-- START Selected extract --

As noted above, ICMP may not be blocked altogether. Knowing this, we can send different types of ICMP traffic to see if we can hit a host on the inside of the firewall.

[root@HorseyLand-Labs]#hping –c 1 –icmp-ts 10.10.10.10

HPING 10.10.10.10 (eth0 10.10.10.10): icmp mode set, 28 headers + 0 data bytes
len=46 ip=10.10.10.10 ttl=128 id=37589 icmp_seq=0 rtt=0.3 ms
ICMP timestamp: Originate=31125922 Receive=3116299522 Transmit=3116299522
ICMP timestamp RTT tsrtt=0


NOTE: This can be expressed another way with the -C switch followed by the ICMP type 13 but because I have the count switch defined, I used the HPING alias for ICMP type 13 (timestamp) for the sake of ease of reading.
HOLY CRAP BATMAN!! What kind of timestamps are these? The timestamps seen above are given in (32 bit) milliseconds since midnight UTC per the RFC. The Originate Timestamp is the time the sender last touched the message before sending it, the Receive Timestamp is the time the echoer first touched it on receipt, and the Transmit Timestamp is the time the echoer last touched the message on sending it. These timestamps can be converted to make sense in a number of ways but that’s another tutorial altogether.
Seeing our result, the ICMP packet was allowed through the firewall. This technique is used primarily against *nix machines, as you’ll see below when we go into OS guessing. I just want you to be familiar with the format of timestamps before we move on.

** OS Guessing with ICMP: **

OS guessing implies exactly what is says – it’s a guess. That means that even if we see what we expect using the ICMP techniques, it does not guarantee that your guess is accurate. OS guessing, in my experience, needs to happen via a number of avenues, otherwise, you’ll find that you’re wrong half the time. According to my standards, those are not good odds. Also, very basic router/switch/firewall ACLs will defeat all of these techniques. They work on networks/hosts where the admin has not done his/her job.

Just for fun, look at the output from a Windows 2003 Server host vs. a Fedora Core 1 host:

[root@HorseyLand-Labs]#hping –c 1 –icmp-ts 10.10.10.10

HPING 10.10.10.10 (eth0 10.10.10.10): icmp mode set, 28 headers + 0 data bytes
len=46 ip=10.10.10.10 ttl=128 id=37864 icmp_seq=0 rtt=0.3 ms
ICMP timestamp: Originate=36890269 Receive=1622428931 Transmit=1622428931
ICMP timestamp RTT tsrtt=1

[root@HorseyLand-Labs]#hping –c 1 –icmp-ts 10.10.10.5

HPING 10.10.10.5 (eth0 10.10.10.5): icmp mode set, 28 headers + 0 data bytes
len=46 ip=10.10.10.5 ttl=64 id=18260 icmp_seq=0 rtt=0.2 ms
ICMP timestamp: Originate=36894269 Receive=55429872 Transmit=55429872
ICMP timestamp RTT tsrtt=1


Take notice of the ttl values and the timestamp values. See anything that may give you a hint as to the differences in OS?

-- END Selected extract --

## What you need to do
(a) Name each ICMP timestamp field that the ICMP timestamp excerpt defines, and give the definition it offers for each.
(b) According to the ICMP timestamp excerpt, in what units are the timestamps given?

-- START Data supplied --

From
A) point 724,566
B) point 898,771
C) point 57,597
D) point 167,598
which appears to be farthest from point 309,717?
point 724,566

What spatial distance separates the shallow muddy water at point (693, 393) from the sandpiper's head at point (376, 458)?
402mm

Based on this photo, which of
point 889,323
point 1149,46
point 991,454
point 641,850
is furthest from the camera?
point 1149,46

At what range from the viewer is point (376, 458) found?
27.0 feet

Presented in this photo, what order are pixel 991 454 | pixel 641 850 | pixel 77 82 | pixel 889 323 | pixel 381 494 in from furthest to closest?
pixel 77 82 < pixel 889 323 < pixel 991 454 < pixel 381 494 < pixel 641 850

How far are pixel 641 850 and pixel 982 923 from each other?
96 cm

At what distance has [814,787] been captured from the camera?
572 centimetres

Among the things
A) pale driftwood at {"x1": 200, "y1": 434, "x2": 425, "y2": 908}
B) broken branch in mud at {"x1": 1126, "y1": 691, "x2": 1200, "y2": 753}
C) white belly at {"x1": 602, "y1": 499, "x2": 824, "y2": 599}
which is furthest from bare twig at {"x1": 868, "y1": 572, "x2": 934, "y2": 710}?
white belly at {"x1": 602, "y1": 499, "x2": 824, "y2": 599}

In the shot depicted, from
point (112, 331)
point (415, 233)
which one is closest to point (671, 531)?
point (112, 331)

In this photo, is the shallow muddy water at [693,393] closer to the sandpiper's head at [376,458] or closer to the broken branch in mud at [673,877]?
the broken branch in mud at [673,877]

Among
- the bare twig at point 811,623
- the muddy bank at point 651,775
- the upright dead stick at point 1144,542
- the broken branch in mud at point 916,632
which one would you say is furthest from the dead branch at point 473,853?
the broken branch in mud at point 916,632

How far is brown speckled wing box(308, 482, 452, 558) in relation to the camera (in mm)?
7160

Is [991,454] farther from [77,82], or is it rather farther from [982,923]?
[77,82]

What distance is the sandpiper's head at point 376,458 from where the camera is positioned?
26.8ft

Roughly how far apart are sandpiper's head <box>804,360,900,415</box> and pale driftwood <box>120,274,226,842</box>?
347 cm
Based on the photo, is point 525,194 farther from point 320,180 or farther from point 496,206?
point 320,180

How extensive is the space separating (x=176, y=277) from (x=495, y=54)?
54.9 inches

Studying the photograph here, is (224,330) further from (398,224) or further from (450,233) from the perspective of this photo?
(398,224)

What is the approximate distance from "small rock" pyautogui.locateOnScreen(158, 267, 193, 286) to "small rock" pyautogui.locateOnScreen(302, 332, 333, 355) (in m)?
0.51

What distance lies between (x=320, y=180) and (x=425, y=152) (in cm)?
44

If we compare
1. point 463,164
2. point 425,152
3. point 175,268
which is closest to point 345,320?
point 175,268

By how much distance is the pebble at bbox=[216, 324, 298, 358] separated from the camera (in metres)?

-- END Data supplied --

## Answers to the tasks
(a)
- Originate Timestamp: the time the sender last touched the message before sending it.
- Receive Timestamp: the time the echoer first touched it on receipt.
- Transmit Timestamp: the time the echoer last touched the message on sending it.

(b) In 32-bit milliseconds since midnight UTC, per the RFC.